═══ QUOTED PASSAGE

# Priority List Signup for 20.4.4



## Bierboy (Jun 12, 2004)

Found HERE....


----------



## tatergator1 (Mar 27, 2008)

I'm guessing this is mostly back-end work for Android streaming. Hopefully it also fixes the aspect ratio bug introduced with the last update.


----------



## Bierboy (Jun 12, 2004)

tatergator1 said:


> ....Hopefully it also fixes the aspect ratio bug introduced with the last update.


I think that's a given since they acknowledged this problem early on and TiVo Margret said it would be fixed in the next update...


----------



## JWhites (May 15, 2013)

Still confused at what work needs to be done on the DVR to make Android work. The app I could understand, the Stream I could understand, but that's it.


----------



## sirfergy (May 18, 2002)

Maybe it's updates to enable the Amazon and Vudu apps.


----------



## JWhites (May 15, 2013)

Maybe.


----------



## JWhites (May 15, 2013)

Would be nice if TiVo permitted the guide to extend further then the length of time it currently does, or maybe use a more detailed data source besides Tribune Media?


----------



## ajwees41 (May 7, 2006)

JWhites said:


> Would be nice if TiVo permitted the guide to extend further then the length of time it currently does, or maybe use a more detailed data source besides Tribune Media?


what other data providers are there besides Tribune Media that Tivo could use?


----------



## JWhites (May 15, 2013)

ajwees41 said:


> what other data providers are there besides Tribune Media that Tivo could use?


Dunno.


----------



## Jed1 (Jun 18, 2013)

ajwees41 said:


> what other data providers are there besides Tribune Media that Tivo could use?


There is only three guide data providers.
Tribune Media Services.
http://www.tribunemediaservices.com/

TVGuide by Rovi. Used to be Gemstar
http://www.rovicorp.com/

FYI. I think Titan TV uses this
http://fyitelevision.com/


----------



## Rob Helmerichs (Oct 17, 2000)

http://www.tivo.com/serviceupdates

Not much, but...



> *Record series on all channels:*
> 
> Record a show from multiple channels with a single Season Pass® recording-just select "All channels" for the Channel option when setting up a Season Pass recording.
> 
> ...


----------



## consumedsoul (Jan 13, 2013)

Rob Helmerichs said:


> http://www.tivo.com/serviceupdates
> 
> Not much, but...


Nice! (esp the all channels)


----------



## Bierboy (Jun 12, 2004)

Rob Helmerichs said:


> http://www.tivo.com/serviceupdates
> 
> Not much, but...


Wow...what a DUD :down::down::down:

I certainly hope they fixed the aspect ratio problem.


----------



## NorthAlabama (Apr 19, 2012)

Rob Helmerichs said:


> Not much, but...*Record series on all channels*...*Extended timelines for Season Pass recordings*...




Bierboy said:


> Wow...what a DUD :down::down::down:


ok, maybe i'm just easy to please (highly doubtful! ), but the new features (along with the fixed aspect ratio bug) will all be very welcomed and useful for me, so i'm looking forward to the update...guess that's just me...


----------



## jrtroo (Feb 4, 2008)

http://www.tivocommunity.com/tivo-vb/showthread.php?p=10233196#post10233196


----------



## Rob Helmerichs (Oct 17, 2000)

══════

In the forum thread about the 20.4.4 priority list signup, how many guide data providers does Jed1 say there are, and which ones?

═══ GIVEN RECORDS

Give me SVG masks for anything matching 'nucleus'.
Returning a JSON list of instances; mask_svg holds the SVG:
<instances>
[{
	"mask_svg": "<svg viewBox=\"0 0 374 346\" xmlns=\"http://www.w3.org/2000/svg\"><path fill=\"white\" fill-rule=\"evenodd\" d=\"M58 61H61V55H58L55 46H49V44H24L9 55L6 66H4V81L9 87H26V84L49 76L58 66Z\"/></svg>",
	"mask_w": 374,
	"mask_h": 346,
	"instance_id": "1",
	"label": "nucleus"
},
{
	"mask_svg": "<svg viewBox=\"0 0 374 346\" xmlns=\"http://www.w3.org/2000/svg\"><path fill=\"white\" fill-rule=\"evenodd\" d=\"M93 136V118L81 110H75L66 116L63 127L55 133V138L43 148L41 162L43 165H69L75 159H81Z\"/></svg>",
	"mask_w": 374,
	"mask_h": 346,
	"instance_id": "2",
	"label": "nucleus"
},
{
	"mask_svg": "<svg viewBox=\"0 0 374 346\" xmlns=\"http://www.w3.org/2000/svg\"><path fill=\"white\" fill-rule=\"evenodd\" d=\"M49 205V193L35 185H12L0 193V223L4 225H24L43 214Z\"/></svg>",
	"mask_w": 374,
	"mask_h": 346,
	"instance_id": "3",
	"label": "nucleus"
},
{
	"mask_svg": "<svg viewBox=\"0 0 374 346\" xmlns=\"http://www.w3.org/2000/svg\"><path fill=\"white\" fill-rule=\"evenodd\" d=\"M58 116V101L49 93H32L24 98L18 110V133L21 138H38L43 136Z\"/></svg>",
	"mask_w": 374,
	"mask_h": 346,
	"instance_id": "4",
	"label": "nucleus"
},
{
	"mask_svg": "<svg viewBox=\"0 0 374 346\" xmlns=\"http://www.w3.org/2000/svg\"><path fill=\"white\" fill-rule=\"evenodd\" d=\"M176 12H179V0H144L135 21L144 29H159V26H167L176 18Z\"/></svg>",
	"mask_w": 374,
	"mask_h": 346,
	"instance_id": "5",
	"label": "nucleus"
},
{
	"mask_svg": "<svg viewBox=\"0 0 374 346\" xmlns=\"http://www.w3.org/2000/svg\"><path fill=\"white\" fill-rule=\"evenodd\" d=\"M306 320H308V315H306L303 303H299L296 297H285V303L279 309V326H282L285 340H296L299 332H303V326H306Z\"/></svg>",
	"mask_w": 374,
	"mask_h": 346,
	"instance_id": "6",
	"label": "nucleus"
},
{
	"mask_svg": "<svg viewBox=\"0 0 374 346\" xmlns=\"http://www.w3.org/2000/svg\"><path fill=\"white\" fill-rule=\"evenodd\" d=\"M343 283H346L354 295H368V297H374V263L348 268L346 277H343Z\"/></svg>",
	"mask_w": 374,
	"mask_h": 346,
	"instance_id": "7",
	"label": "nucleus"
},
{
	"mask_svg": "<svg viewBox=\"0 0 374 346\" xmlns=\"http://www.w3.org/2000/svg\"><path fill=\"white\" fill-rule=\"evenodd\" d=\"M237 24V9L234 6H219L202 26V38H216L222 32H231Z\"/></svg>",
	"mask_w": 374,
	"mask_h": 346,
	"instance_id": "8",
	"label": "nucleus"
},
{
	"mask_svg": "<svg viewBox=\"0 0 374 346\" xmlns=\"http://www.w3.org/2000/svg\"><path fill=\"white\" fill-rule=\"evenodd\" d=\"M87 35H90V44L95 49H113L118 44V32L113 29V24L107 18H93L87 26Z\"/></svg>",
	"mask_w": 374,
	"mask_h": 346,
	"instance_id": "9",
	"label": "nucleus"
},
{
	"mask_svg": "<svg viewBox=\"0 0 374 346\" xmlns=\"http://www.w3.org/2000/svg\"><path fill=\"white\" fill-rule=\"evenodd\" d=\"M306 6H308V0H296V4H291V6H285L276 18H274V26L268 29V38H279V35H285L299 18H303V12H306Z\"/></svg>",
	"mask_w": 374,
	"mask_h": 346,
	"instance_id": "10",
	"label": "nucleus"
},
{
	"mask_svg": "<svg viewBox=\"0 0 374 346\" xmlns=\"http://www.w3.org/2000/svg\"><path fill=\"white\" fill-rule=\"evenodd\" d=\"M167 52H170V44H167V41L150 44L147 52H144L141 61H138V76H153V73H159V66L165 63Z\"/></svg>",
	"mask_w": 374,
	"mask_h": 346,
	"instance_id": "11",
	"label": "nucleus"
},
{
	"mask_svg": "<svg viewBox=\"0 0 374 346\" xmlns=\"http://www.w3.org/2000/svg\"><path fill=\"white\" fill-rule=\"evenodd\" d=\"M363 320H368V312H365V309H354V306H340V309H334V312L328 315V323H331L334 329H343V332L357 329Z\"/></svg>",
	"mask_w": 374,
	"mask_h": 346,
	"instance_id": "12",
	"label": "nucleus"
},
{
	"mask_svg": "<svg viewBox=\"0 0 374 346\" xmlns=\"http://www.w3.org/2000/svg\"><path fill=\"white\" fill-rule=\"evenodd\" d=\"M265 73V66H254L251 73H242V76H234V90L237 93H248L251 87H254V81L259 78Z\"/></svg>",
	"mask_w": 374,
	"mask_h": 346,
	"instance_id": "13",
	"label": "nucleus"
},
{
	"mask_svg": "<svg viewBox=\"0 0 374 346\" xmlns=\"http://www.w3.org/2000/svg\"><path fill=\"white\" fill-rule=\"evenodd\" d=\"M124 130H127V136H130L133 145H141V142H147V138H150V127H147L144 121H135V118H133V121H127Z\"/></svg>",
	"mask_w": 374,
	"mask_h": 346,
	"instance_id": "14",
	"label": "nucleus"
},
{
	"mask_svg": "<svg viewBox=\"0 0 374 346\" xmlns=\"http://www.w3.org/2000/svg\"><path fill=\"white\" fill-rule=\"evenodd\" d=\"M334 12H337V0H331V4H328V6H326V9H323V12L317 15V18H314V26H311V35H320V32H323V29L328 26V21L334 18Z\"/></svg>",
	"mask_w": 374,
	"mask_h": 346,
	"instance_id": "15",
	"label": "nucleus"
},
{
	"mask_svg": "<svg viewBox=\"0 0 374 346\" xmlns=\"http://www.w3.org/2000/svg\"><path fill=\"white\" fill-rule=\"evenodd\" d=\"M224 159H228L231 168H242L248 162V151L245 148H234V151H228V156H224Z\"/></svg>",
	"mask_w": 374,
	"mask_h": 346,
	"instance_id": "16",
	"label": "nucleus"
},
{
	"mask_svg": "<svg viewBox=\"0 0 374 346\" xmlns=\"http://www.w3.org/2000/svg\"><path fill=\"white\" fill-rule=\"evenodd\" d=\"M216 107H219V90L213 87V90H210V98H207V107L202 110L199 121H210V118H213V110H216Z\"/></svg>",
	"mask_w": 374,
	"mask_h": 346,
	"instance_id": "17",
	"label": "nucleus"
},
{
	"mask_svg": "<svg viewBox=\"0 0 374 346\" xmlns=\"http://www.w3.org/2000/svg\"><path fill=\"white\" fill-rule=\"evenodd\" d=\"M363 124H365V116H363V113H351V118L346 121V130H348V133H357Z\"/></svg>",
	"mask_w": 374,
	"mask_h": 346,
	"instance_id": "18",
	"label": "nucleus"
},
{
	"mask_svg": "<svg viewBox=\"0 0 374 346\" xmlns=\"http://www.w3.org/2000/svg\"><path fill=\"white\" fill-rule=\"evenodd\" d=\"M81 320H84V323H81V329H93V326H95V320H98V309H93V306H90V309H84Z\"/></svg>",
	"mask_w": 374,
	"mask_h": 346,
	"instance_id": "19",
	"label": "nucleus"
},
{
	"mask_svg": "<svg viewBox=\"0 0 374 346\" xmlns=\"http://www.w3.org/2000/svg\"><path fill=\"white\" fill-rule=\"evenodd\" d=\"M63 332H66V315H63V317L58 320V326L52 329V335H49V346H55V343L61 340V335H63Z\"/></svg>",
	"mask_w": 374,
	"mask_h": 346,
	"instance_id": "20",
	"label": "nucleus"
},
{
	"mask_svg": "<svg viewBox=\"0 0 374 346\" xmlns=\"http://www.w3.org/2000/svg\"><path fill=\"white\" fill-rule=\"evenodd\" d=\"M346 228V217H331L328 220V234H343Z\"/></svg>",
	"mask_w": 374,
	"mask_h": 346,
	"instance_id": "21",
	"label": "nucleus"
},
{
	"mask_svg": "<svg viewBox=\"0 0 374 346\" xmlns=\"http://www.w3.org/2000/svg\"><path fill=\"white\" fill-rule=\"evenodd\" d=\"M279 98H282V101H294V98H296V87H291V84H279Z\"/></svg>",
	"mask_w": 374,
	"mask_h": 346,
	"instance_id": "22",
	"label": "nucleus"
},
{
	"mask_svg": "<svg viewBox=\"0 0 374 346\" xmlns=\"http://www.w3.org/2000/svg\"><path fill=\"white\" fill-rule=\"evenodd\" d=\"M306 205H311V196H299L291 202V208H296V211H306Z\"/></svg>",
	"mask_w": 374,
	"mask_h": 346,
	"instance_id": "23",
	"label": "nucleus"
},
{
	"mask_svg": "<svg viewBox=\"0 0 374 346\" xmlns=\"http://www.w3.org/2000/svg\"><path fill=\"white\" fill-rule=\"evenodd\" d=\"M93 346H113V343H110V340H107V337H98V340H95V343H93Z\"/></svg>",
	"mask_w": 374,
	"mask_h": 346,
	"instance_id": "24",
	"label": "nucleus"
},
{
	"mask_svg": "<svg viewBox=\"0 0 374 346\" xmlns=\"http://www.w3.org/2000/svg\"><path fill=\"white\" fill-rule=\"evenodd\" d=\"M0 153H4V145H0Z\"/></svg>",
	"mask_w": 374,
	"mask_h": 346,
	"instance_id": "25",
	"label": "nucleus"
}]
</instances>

══════

# REPLY TO THE TASK
Three: Tribune Media Services, TVGuide by Rovi (formerly Gemstar), and FYI.